# [Required work]
Show all lines below holding the string "version".

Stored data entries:
# # # # # # #

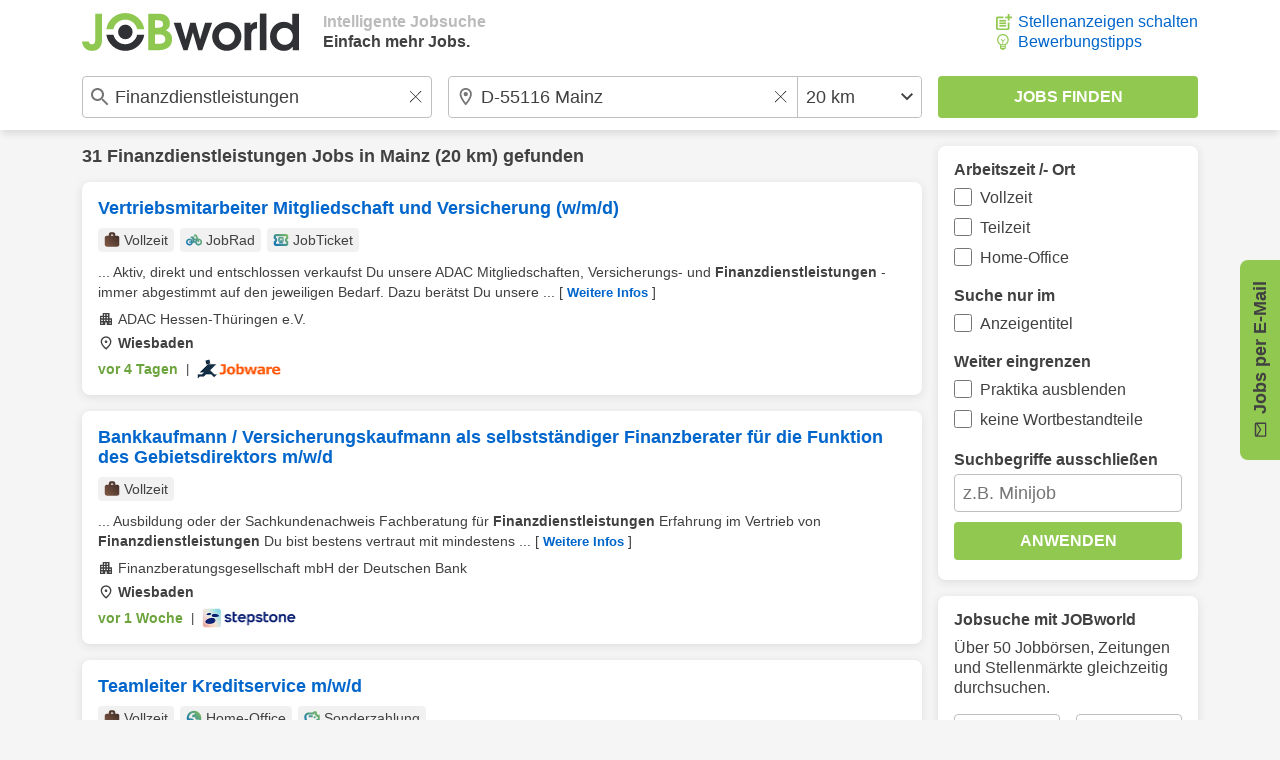

--- FILE ---
content_type: image/svg+xml
request_url: https://www.jobworld.de/bilder/icons/globe.svg
body_size: 2132
content:
<?xml version="1.0" encoding="UTF-8" standalone="no"?>
<!DOCTYPE svg PUBLIC "-//W3C//DTD SVG 1.1//EN" "http://www.w3.org/Graphics/SVG/1.1/DTD/svg11.dtd">
<svg width="100%" height="100%" viewBox="0 0 24 24" version="1.1" xmlns="http://www.w3.org/2000/svg" xmlns:xlink="http://www.w3.org/1999/xlink" xml:space="preserve" xmlns:serif="http://www.serif.com/" style="fill-rule:evenodd;clip-rule:evenodd;stroke-linejoin:round;stroke-miterlimit:2;">
    <path d="M12,22.85C10.483,22.85 9.067,22.566 7.75,21.998C6.434,21.43 5.289,20.659 4.315,19.685C3.341,18.711 2.57,17.566 2.002,16.25C1.434,14.933 1.15,13.517 1.15,12C1.15,10.483 1.434,9.067 2.002,7.75C2.57,6.434 3.341,5.289 4.315,4.315C5.289,3.341 6.434,2.57 7.75,2.002C9.067,1.434 10.483,1.15 12,1.15C13.517,1.15 14.933,1.434 16.25,2.002C17.566,2.57 18.711,3.341 19.685,4.315C20.659,5.289 21.43,6.434 21.998,7.75C22.566,9.067 22.85,10.483 22.85,12C22.85,13.517 22.566,14.933 21.998,16.25C21.43,17.566 20.659,18.711 19.685,19.685C18.711,20.659 17.566,21.43 16.25,21.998C14.933,22.566 13.517,22.85 12,22.85ZM12,19.7C13.867,19.7 15.488,19.142 16.863,18.025C18.238,16.908 19.117,15.492 19.5,13.775C19.3,13.975 19.067,14.129 18.8,14.237C18.533,14.346 18.242,14.4 17.925,14.4L16.1,14.4C15.467,14.4 14.926,14.175 14.476,13.724C14.025,13.274 13.8,12.733 13.8,12.1L13.8,10.95L9.2,10.95L9.2,8.85C9.2,8.211 9.425,7.663 9.876,7.208C10.326,6.753 10.868,6.525 11.5,6.525L12.65,6.525C12.65,6.036 12.775,5.605 13.025,5.233C13.275,4.861 13.583,4.633 13.95,4.55C13.633,4.474 13.312,4.414 12.987,4.368C12.662,4.323 12.333,4.3 12,4.3C9.833,4.3 8.008,5.042 6.525,6.525C5.042,8.008 4.3,9.833 4.3,12C4.3,12.083 4.304,12.167 4.313,12.25C4.321,12.333 4.325,12.417 4.325,12.5L7.8,12.5C9.083,12.5 10.171,12.946 11.063,13.837C11.954,14.729 12.4,15.813 12.4,17.09L12.4,18.25L8.95,18.25L8.95,19.075C9.417,19.275 9.905,19.429 10.414,19.538C10.923,19.646 11.452,19.7 12,19.7Z" style="fill:url(#_Linear1);fill-rule:nonzero;"/>
    <defs>
        <linearGradient id="_Linear1" x1="0" y1="0" x2="1" y2="0" gradientUnits="userSpaceOnUse" gradientTransform="matrix(24,-24,24,24,0,24)"><stop offset="0" style="stop-color:rgb(0,102,204);stop-opacity:1"/><stop offset="1" style="stop-color:rgb(145,200,80);stop-opacity:1"/></linearGradient>
    </defs>
</svg>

# # # # # # #

# [Task result]
<?xml version="1.0" encoding="UTF-8" standalone="no"?>
<svg width="100%" height="100%" viewBox="0 0 24 24" version="1.1" xmlns="http://www.w3.org/2000/svg" xmlns:xlink="http://www.w3.org/1999/xlink" xml:space="preserve" xmlns:serif="http://www.serif.com/" style="fill-rule:evenodd;clip-rule:evenodd;stroke-linejoin:round;stroke-miterlimit:2;">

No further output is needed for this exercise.